Task directions ▸
Quote the whole forum thread on the old magazine issue and dovetail milling, word for word.

Supplied passage ▸
⟨

An online subscription only gets you back as far as mag 4153 which is late 2001. I don't think it's even available as a back issue, Ebay however has a few copies very cheap such as this one:

http://www.ebay.com.au/itm/Model-Engineer-Magazine-2-15-July-1982-Vol-149-No-3684-/120885785792

cheers, Ian


----------



## gus (Mar 8, 2013)

aarggh said:


> An online subscription only gets you back as far as mag 4153 which is late 2001. I don't think it's even available as a back issue, Ebay however has a few copies very cheap such as this one:
> 
> http://www.ebay.com.au/itm/Model-Engineer-Magazine-2-15-July-1982-Vol-149-No-3684-/120885785792
> 
> cheers, Ian





Please go into my Boring Head thread. One kind forum member gave a very good link. I built a mini BH using Harold Hall's prints from his book----Milling---A Complete Course. Boring bars came from Arceurotrade.
The dovetail cutters have their own devilish mind.Once mastered,dovetail
milling will be easy.I ruined two cutters.Best to go for bigger DT mills. Cuts cannot be too light as they rub and won't cut.Take deeper cuts.Good Luck and All Success.

Gus Teng.


----------

⟩

Data section ▸
⟨

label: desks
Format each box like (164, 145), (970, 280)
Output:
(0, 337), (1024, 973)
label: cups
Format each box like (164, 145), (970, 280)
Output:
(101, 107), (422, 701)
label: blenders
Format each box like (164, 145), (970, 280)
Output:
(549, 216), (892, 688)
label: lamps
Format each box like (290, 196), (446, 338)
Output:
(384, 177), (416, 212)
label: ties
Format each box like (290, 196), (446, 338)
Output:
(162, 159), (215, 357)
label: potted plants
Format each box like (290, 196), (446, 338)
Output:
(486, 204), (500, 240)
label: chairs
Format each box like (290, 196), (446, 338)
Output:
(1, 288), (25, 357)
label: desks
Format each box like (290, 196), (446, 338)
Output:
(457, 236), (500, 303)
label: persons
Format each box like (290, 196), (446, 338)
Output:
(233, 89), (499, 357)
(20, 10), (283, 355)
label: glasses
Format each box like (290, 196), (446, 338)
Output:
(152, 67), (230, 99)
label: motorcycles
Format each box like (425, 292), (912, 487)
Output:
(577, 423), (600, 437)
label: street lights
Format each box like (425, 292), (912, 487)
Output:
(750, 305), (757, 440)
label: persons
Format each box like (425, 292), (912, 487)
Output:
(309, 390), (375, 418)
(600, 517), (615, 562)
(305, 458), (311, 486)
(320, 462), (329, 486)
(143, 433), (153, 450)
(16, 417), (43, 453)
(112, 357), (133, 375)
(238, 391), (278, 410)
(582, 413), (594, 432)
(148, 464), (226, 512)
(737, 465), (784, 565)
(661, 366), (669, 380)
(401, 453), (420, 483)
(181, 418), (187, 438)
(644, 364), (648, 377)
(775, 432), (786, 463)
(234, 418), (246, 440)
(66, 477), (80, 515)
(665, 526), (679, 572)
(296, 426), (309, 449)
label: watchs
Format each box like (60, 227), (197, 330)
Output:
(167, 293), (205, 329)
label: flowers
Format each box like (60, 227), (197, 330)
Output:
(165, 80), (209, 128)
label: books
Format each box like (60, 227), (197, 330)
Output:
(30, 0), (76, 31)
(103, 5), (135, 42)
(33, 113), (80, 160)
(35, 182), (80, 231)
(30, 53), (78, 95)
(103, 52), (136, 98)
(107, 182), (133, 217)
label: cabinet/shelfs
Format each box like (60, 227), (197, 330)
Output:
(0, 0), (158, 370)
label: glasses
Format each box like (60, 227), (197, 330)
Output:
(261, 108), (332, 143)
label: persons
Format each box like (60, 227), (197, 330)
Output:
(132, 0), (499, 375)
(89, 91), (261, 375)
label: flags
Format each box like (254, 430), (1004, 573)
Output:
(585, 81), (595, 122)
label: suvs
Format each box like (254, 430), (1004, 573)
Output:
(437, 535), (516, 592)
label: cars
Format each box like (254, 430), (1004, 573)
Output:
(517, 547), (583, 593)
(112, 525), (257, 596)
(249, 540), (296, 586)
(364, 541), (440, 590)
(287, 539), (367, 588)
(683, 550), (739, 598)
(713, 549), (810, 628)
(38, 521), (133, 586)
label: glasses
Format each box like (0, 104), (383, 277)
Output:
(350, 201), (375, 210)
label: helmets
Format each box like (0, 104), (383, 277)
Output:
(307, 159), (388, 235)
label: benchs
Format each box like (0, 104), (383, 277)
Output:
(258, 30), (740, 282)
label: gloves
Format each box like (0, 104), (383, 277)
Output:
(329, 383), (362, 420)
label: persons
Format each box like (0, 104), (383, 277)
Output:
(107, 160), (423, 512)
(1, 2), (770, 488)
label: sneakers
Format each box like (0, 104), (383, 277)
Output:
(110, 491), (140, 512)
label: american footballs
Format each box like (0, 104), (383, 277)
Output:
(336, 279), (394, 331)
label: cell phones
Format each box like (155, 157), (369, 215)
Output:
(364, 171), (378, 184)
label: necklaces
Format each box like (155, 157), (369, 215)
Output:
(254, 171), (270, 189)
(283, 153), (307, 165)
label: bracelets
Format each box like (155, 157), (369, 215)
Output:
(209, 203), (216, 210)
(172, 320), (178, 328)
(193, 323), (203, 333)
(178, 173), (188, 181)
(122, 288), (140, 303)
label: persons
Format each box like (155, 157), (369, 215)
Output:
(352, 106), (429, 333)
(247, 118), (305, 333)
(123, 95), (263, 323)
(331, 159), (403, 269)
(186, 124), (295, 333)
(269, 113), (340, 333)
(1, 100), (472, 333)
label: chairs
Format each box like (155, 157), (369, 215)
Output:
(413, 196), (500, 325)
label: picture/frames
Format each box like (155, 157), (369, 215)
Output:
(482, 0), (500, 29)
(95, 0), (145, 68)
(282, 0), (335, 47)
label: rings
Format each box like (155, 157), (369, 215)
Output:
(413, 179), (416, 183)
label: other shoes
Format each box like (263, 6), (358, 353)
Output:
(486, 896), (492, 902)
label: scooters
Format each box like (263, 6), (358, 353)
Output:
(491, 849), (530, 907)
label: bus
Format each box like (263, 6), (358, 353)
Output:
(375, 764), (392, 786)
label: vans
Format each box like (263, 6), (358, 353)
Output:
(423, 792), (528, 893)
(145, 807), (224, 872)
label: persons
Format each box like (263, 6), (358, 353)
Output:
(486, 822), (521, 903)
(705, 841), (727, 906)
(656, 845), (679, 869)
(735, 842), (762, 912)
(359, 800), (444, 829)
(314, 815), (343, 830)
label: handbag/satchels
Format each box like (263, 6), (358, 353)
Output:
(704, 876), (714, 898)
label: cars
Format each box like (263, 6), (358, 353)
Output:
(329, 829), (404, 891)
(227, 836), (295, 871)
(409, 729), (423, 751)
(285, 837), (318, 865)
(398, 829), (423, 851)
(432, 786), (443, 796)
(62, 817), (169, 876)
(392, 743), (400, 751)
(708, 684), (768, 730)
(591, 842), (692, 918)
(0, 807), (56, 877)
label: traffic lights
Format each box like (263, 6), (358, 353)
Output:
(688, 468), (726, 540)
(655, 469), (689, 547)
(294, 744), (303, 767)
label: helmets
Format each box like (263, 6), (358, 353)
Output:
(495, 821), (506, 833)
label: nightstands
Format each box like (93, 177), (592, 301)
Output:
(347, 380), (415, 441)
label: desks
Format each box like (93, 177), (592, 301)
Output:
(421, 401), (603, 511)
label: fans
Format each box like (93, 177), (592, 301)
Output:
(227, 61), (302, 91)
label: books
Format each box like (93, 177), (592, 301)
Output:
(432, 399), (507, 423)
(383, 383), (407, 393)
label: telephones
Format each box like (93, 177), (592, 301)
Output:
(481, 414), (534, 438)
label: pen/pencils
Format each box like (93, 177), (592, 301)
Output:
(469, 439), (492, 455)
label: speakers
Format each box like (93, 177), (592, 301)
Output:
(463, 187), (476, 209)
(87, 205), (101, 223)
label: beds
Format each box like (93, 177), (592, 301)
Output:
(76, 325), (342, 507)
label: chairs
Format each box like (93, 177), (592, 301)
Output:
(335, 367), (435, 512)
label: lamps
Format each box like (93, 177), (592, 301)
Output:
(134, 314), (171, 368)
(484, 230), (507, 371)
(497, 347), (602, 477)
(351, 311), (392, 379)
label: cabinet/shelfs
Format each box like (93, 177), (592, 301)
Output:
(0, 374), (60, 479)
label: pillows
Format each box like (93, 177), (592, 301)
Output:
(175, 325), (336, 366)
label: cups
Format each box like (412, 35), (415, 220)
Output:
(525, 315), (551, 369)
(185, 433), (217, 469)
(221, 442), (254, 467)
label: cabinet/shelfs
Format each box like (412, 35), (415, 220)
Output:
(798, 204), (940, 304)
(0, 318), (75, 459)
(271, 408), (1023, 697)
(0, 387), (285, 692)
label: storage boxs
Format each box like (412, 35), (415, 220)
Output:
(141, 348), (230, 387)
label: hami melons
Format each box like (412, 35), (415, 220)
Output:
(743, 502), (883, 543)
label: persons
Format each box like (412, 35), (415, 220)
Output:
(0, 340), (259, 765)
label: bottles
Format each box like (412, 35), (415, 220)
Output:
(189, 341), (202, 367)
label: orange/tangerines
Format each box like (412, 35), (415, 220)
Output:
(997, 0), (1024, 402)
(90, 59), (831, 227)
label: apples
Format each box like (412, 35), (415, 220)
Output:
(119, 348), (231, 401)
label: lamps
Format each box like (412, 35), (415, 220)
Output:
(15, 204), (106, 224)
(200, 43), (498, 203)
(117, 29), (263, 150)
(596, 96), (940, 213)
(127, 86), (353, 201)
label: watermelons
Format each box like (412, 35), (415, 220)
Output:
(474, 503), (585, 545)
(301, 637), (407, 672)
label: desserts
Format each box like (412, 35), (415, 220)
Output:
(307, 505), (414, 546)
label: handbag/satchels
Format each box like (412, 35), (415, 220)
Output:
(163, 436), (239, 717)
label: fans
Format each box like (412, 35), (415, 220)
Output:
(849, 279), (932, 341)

⟩

Solution for this exercise ▸
An online subscription only gets you back as far as mag 4153 which is late 2001. I don't think it's even available as a back issue, Ebay however has a few copies very cheap such as this one:

http://www.ebay.com.au/itm/Model-Engineer-Magazine-2-15-July-1982-Vol-149-No-3684-/120885785792

cheers, Ian


----------



## gus (Mar 8, 2013)

aarggh said:


> An online subscription only gets you back as far as mag 4153 which is late 2001. I don't think it's even available as a back issue, Ebay however has a few copies very cheap such as this one:
> 
> http://www.ebay.com.au/itm/Model-Engineer-Magazine-2-15-July-1982-Vol-149-No-3684-/120885785792
> 
> cheers, Ian





Please go into my Boring Head thread. One kind forum member gave a very good link. I built a mini BH using Harold Hall's prints from his book----Milling---A Complete Course. Boring bars came from Arceurotrade.
The dovetail cutters have their own devilish mind.Once mastered,dovetail
milling will be easy.I ruined two cutters.Best to go for bigger DT mills. Cuts cannot be too light as they rub and won't cut.Take deeper cuts.Good Luck and All Success.

Gus Teng.


----------